Saved data entries

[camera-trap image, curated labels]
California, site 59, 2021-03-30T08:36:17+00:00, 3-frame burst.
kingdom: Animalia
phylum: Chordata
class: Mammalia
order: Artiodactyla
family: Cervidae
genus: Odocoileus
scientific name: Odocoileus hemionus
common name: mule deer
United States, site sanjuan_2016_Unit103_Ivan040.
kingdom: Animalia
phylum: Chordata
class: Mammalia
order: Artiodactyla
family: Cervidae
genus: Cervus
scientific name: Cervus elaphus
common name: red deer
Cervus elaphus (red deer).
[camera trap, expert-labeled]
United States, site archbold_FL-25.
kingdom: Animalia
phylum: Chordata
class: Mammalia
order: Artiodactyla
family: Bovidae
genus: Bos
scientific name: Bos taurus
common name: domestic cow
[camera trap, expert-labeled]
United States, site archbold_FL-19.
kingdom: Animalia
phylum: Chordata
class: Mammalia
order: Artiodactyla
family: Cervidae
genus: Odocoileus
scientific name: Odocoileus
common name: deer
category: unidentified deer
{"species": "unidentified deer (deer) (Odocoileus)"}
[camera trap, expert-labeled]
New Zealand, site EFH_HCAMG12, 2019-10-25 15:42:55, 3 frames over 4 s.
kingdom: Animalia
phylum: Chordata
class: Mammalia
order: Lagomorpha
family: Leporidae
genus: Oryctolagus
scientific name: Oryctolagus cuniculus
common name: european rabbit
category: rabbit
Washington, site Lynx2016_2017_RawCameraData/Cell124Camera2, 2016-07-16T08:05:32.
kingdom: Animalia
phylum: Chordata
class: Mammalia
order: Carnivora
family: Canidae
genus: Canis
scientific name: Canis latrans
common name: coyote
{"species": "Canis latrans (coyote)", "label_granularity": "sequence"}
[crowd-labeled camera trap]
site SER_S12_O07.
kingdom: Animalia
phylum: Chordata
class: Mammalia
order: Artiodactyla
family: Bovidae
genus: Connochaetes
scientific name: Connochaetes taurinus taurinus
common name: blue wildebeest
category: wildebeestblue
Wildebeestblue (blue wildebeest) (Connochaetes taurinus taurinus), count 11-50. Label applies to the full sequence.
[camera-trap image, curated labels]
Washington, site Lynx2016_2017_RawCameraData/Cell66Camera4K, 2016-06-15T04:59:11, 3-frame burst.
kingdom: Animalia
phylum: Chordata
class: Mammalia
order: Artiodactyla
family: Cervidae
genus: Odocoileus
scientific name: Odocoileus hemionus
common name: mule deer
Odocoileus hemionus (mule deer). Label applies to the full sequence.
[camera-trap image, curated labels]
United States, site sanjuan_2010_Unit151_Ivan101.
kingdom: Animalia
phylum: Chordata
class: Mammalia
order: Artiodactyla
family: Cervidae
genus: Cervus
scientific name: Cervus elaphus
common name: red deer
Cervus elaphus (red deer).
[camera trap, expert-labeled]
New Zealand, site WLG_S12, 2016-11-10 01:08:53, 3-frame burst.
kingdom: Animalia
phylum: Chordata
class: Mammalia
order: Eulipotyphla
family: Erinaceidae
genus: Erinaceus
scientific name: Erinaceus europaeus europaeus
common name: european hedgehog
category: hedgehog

* _What is being asked_
Restate exactly each line of the data from the one bearing "order: Eulipotyphla" to the end, and add nothing.

* _Response area_
order: Eulipotyphla
family: Erinaceidae
genus: Erinaceus
scientific name: Erinaceus europaeus europaeus
common name: european hedgehog
category: hedgehog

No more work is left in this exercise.